According to the Associated Press, Tonya Couch, who was arrested in Mexico after allegedly helping her son flee the country while he was on probation in a fatal drunken-driving case, has complained about the conditions of her Texas jail cell.

“She expressed a slight displeasure about her accommodations, and I told her this was a jail and not a resort,” Tarrant County Sheriff Dee Anderson said at a news conference, AP reports.

The Couches became infamous in 2013 after Ethan Couch, then 16, killed four people and paralyzed another while driving after a night of drinking with friends. Ethan Couch’s attorneys argued that he suffered from “affluenza,” a so-called affliction of massive wealth that made it impossible for him to understand limits. The judge sentenced Couch to 10 years’ probation.

In October 2015, video of Ethan Couch at a beer bong party surfaced online. If Couch drank during the party, he would have violated his probation. Couch missed a scheduled meeting with his probation officer in November, and when cops went to the address listed as Couch’s residence, they quickly found that the teen and his mother had fled.

According to CNN, before Tonya Couch and her son fled the U.S., “she withdrew $30,000 from her account and told her husband he’ll not see them again, an arrest affidavit stated.”
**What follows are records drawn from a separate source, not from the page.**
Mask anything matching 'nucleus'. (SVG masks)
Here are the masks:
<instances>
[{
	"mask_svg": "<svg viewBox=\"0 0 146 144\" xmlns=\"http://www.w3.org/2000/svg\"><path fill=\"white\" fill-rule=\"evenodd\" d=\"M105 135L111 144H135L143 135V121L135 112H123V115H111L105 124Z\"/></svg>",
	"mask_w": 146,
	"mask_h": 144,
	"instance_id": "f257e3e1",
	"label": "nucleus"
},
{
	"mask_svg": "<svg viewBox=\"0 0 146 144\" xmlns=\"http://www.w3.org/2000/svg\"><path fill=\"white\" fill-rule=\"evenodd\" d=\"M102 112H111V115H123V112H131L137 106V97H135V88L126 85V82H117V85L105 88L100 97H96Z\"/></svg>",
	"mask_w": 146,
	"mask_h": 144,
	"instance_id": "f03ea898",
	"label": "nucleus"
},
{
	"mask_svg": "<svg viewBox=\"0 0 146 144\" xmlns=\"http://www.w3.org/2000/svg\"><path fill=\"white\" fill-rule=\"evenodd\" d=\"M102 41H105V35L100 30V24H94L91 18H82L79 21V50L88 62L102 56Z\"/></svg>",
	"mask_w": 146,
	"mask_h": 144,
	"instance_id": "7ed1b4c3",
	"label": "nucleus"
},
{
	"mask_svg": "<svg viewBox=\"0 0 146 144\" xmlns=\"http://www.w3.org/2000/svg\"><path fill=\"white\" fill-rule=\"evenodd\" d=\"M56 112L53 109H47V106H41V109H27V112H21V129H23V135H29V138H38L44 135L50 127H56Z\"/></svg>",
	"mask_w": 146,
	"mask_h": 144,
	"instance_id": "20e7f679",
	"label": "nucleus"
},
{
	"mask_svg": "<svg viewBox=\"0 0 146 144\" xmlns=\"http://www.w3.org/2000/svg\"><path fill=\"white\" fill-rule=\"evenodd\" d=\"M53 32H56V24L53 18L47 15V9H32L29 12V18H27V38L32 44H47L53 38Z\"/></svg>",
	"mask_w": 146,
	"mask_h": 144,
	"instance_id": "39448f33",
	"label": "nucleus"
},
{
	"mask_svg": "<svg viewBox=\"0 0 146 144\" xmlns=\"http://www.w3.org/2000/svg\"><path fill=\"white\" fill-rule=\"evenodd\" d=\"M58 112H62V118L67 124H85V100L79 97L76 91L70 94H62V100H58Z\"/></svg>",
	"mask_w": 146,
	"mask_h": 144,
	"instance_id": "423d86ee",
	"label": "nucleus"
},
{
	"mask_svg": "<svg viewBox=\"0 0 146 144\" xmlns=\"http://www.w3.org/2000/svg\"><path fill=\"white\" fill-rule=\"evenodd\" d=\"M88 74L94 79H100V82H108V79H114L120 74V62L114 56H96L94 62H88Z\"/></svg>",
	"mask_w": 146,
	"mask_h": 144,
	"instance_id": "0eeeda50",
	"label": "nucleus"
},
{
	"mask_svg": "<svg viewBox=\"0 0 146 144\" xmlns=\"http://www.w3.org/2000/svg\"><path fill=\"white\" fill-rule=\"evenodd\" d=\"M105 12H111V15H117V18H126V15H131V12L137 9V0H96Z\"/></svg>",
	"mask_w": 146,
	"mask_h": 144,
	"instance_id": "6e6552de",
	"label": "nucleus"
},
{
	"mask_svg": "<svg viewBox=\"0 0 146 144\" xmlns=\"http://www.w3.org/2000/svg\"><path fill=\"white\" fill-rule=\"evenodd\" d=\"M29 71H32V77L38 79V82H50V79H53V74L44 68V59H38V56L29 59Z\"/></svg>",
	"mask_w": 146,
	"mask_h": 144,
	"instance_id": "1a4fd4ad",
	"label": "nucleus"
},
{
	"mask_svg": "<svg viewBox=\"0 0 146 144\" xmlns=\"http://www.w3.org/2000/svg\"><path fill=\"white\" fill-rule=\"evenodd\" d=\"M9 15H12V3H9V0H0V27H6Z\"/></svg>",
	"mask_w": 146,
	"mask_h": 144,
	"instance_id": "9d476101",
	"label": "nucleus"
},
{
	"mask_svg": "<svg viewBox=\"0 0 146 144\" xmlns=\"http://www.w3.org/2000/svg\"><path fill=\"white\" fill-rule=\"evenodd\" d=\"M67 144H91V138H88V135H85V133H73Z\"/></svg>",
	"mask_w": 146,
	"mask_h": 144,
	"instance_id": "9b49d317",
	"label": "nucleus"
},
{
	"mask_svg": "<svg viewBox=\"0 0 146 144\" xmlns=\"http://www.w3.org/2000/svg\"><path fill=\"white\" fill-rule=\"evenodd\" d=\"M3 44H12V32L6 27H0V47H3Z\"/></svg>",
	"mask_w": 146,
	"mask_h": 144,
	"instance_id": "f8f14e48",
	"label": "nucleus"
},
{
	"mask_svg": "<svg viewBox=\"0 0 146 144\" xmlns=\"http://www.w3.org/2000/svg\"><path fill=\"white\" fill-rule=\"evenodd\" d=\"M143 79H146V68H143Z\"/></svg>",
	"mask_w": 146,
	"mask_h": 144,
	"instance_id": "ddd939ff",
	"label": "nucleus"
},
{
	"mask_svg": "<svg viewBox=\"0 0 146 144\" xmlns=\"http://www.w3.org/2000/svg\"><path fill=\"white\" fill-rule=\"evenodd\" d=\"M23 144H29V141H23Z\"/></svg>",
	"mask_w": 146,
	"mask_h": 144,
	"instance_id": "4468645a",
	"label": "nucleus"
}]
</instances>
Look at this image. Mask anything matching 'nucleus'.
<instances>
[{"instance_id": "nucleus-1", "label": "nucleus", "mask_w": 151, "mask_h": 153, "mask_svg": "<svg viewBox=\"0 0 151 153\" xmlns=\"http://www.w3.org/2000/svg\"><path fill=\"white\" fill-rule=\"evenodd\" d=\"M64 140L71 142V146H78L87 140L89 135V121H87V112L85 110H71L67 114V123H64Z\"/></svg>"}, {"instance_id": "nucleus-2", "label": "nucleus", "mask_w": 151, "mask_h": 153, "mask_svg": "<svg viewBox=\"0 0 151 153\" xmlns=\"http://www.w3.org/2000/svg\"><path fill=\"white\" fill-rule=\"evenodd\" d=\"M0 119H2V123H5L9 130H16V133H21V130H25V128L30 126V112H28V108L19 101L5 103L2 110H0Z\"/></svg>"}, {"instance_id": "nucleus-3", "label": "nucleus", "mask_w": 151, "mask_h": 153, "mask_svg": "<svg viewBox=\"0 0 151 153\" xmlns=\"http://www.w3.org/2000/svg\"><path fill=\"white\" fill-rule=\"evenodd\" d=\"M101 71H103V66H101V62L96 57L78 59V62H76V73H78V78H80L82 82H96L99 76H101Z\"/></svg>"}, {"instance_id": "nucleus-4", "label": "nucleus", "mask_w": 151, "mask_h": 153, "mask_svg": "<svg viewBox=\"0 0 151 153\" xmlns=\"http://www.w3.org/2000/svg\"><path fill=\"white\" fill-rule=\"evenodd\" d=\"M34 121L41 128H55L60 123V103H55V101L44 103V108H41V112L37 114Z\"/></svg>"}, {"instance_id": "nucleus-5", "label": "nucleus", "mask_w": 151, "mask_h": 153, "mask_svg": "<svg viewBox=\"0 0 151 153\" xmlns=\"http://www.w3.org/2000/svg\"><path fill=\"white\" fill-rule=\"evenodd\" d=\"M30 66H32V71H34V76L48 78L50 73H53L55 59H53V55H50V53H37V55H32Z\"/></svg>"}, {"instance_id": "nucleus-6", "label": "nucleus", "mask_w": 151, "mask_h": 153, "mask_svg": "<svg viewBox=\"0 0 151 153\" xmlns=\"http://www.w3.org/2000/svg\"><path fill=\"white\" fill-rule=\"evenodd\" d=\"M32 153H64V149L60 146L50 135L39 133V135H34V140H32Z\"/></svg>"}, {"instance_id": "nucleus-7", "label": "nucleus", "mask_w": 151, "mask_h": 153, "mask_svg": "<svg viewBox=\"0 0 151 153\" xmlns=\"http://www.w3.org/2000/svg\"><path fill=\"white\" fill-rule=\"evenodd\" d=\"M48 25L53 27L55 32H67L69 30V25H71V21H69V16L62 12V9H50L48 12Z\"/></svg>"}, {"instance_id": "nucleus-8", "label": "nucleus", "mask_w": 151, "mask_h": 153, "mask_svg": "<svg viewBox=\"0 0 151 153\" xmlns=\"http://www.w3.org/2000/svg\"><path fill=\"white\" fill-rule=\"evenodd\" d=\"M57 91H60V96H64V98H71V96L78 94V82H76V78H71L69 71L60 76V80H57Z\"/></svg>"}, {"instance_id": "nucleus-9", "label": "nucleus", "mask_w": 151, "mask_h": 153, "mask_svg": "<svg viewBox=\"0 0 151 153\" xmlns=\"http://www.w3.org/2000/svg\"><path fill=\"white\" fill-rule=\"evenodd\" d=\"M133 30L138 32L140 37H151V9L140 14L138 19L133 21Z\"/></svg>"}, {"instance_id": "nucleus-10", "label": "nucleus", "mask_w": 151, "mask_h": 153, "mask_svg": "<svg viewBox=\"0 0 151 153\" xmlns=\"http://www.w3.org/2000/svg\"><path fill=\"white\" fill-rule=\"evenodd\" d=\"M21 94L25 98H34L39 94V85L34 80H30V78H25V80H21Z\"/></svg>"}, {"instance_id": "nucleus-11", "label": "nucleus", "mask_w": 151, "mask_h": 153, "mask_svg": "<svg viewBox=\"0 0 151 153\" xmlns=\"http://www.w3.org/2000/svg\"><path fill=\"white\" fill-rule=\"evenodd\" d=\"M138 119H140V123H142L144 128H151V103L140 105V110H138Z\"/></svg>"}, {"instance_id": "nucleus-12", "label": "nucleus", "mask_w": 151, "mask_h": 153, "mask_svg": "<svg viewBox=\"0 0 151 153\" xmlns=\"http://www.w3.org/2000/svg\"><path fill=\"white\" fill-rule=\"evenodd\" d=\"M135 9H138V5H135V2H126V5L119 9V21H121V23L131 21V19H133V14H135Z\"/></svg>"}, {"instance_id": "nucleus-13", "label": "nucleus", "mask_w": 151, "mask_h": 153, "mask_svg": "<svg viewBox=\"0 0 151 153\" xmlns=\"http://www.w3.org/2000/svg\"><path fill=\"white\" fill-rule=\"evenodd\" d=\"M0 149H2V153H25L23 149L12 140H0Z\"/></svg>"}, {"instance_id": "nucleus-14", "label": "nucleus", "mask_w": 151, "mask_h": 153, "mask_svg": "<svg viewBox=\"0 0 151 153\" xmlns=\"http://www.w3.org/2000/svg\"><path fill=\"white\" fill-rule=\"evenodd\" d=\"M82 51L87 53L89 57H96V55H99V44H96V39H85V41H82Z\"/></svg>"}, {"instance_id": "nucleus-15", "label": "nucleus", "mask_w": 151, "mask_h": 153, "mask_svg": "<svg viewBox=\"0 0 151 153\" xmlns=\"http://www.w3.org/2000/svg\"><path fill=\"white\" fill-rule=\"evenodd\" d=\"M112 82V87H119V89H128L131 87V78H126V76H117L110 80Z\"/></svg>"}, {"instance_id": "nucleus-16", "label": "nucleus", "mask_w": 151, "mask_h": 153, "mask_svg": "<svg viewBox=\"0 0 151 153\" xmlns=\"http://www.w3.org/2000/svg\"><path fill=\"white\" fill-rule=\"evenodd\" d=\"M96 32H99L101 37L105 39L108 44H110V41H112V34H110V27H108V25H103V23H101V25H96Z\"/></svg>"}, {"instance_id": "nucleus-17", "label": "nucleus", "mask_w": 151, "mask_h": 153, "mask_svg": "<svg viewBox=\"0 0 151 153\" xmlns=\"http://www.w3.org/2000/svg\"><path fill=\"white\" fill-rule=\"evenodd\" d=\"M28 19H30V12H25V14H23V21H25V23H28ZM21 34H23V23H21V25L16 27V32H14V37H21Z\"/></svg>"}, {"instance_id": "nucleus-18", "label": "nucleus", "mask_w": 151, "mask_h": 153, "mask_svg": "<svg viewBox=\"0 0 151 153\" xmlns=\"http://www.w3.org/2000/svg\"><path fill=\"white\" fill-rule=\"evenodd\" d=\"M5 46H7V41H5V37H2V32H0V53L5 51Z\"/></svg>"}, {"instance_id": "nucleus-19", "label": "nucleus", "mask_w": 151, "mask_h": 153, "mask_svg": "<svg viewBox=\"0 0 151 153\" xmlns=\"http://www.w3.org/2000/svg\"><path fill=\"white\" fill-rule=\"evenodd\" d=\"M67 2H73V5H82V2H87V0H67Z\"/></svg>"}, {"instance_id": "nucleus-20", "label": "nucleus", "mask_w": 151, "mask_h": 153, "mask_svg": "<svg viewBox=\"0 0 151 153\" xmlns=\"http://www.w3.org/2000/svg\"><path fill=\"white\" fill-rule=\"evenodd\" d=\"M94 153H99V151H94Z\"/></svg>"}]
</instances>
Tonya Couch and her son were captured in Mexico. Tonya Couch was extradited back to the U.S. and appeared in court Friday on a charge of hindering the apprehension of a felon. According to AP, “she did not enter a plea because her attorney was not present for the arraignment.”

Ethan Couch remains in Mexico at an immigration detention center in Mexico City fighting deportation. AP notes that Couch has won a delay in deportation and he could prolong his Mexico stay if a judge rules that sending the teen back to the U.S. violates his rights.